# Set task
In the post about the Van Halen III stunt, which news outlets and media figures picked up or ran the story of the press release? List them all.

# Text section
......

Friday, July 11, 2008

My Van Halen Story


A couple months after the release of the first Time Bomb Symphony CD, I was sitting around trying to figure out how to promote the thing. I had no money, of course, so a billboard on Sunset Blvd. was out of the question. Right around that same time, the Gary Cherone-fronted Van Halen had just released Van Halen III. Now, I wasn’t the biggest fan of their Van Hagar days, but one listen to VHIII had me missing Sammy Hagar and his bright yellow Hammer pants more than ever. I just could not believe that one of the greatest American rock bands of all time had been reduced to…VHIII.

That’s when the light bulb went on.

Next thing I know, my fingers are tapping away at the keyboard. Several wadded up sheets of paper later, I am staring at an official TBS press release offering a free copy of my new CD to anyone who sends me their unwanted copy of Van Halen III. I fax it off to a couple music-related publications, email it to another few websites and then sit back and wait. By wait, of course, I mean I promptly forgot about it because, quite frankly, most everything I’ve done seems to fall on deaf ears.

That’s the way it seems anyway.

This one was different, though. The story got picked up by Reuters, ABC News ran it in their entertainment section, and syndicated radio personality Mancow picked up the story and ran. Within days, I was waking up at ungodly hours to give interviews to radio stations back east.

It was a great stunt that led to some nice attention for the CD, which experienced a pretty good bump in sales for the next couple weeks.

Then, of course, the mail started flowing in. By mail I mean unwanted copies of Van Halen III. At first there were just a few. Then one day the mailman knocked on my door and asked for help unloading bag after bag of CD mailers.

Final count…over 1500 people sent me their copies of VHIII.

......

# Record set
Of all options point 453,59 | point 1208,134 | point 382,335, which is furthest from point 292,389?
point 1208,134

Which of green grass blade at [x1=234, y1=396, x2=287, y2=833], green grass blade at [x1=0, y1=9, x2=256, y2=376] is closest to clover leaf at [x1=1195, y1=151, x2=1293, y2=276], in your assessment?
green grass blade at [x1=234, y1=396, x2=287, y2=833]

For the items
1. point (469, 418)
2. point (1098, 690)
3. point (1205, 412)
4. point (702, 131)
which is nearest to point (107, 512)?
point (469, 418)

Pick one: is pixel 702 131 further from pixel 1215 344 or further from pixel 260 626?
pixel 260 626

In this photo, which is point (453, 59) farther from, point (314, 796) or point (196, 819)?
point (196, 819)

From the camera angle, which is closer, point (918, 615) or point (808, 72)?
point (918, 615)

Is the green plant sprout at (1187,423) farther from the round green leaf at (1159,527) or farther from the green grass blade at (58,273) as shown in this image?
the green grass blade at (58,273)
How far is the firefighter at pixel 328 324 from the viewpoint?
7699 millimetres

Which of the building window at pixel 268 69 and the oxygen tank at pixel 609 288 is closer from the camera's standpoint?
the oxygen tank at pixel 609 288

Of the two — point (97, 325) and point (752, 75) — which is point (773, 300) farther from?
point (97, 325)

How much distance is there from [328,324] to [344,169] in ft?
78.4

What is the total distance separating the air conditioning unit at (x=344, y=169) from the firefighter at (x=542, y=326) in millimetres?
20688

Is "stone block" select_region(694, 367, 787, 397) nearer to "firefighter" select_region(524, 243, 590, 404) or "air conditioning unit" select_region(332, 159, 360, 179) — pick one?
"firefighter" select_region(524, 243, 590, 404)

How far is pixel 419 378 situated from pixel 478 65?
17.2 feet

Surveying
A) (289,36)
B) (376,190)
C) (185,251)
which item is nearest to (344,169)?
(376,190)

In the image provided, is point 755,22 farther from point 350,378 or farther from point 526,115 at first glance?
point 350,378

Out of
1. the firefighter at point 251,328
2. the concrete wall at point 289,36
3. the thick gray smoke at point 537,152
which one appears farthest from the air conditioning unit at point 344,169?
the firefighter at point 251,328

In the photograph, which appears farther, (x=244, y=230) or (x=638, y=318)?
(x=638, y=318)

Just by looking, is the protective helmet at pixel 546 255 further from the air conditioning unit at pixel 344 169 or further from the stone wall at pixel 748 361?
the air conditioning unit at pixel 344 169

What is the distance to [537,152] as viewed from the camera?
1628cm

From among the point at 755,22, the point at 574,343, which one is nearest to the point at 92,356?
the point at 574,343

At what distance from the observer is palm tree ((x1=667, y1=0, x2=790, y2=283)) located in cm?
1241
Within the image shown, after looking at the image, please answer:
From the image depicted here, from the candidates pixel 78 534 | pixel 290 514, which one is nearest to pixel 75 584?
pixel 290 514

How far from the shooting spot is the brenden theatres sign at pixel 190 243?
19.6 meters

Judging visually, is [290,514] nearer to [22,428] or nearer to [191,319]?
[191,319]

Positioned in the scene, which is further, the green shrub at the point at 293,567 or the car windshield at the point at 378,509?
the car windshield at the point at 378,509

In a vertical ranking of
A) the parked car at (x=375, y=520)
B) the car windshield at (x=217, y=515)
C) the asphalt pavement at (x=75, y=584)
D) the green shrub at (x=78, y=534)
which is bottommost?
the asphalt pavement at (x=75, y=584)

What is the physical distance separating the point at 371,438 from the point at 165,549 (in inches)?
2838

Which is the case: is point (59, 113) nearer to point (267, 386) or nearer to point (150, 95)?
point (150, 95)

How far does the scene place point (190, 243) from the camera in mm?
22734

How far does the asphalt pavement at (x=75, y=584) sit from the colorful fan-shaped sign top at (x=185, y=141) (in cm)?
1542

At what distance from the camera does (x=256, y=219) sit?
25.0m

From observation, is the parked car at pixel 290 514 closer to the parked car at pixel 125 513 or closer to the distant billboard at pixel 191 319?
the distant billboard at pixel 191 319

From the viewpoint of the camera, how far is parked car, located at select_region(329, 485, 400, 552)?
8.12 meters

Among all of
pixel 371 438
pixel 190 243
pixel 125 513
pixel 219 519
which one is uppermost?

......

# Written response
- Reuters
- ABC News, in its entertainment section
- Mancow, a syndicated radio personality